Napo separately licensed crofelemer to Glenmark Pharmaceuticals for development in India and 140 emerging countries for indications related to HIV, acute adult infectious diarrhea, and pediatric diarrhea. Rights to crofelemer in China (including Hong Kong and Macau) have been licensed by Luye Pharmaceuticals for indications including HIV-associated diarrhea, infectious disease diarrhea, and pediatric diarrhea.
FDA had given crofelemer fast-track status for chronic diarrhea in people living with HIV/AIDS (CRO-HIV) and diarrhea-predominant irritable bowel syndrome (CRO-IBS). On November 4, 2010, Salix confirmed plans to set up a pre-NDA meeting with FDA early in 2012 to discuss crofelemer as a diarrhea treatment on the back of positive late-stage data from the Advent trial. This study was conducted in HIV/AIDS patients receiving ARV therapy.
Napo reports, however, that Salix has not filed an NDA. “Napo believes Salix has materially breached the collaboration agreement by unnecessarily stalling the advancement of this compound,” says William A. Brewer III, partner at Bickel & Brewer and counsel for Napo. “Most notably, Salix has failed to file an NDA one year after a highly successful Phase III clinical trial or to prepare for commercial manufacture of the drug, critical tasks that were fundamental to its responsibilities.”

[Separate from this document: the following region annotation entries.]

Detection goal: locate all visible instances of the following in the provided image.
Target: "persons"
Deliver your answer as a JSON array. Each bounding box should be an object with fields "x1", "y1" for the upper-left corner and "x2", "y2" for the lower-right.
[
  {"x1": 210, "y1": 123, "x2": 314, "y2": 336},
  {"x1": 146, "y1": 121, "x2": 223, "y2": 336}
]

On September 16, 2011, Napo sent Salix a notice of default. But with Salix not rectifying the situation in a “timely manner,” Napo decided to suspend its arrangement with Salix.
“Crofelemer is a novel, first-in-class antidiarrheal agent that has a physiological and different mechanism of action from traditional antidiarrheal agents,” Pravin Chaturvedi, Ph.D., CSO at Napo commented when Phase III results were released last year. “We are very pleased with the efficient nature of the adaptive design of Advent that allowed us to conduct the dose assessment and dose confirmation in a single trial.”
Data from the 374-patient Advent study showed that in comparison with placebo, administration of 125 mg corfelemer twice daily resulted in significant improvements in the primary responder analysis, defined as patients having two or less watery stools during two of the four-week placebo-controlled phase.
Crofelemer is an antisecretory agent extracted from the bark latex of the South American tree Croton lechleri. Napo claims the drug is not absorbed systemically but acts only at the local level on the gastrointestinal tract. Its activity impacts both the CFTR channel in the intestinal lumen to normalize flow of chloride ions and water into the GI tract and also at the level of calcium-activated chloride ion channels. Napo says that these unique mechanisms of action mean crofelemert can treat watery/secretory diarrhea irrespective of etiology.
In addition to its development for treating diarrhea associated with HIV therapy, crofelemer is separately undergoing Phase II development for treating diarrhea associated with irritable bowel syndrome (IBS) and for the treatment of acute infectious diarrhea including cholera. Phase I trials evaluating crofelemer against pediatric diarrhea are also under way.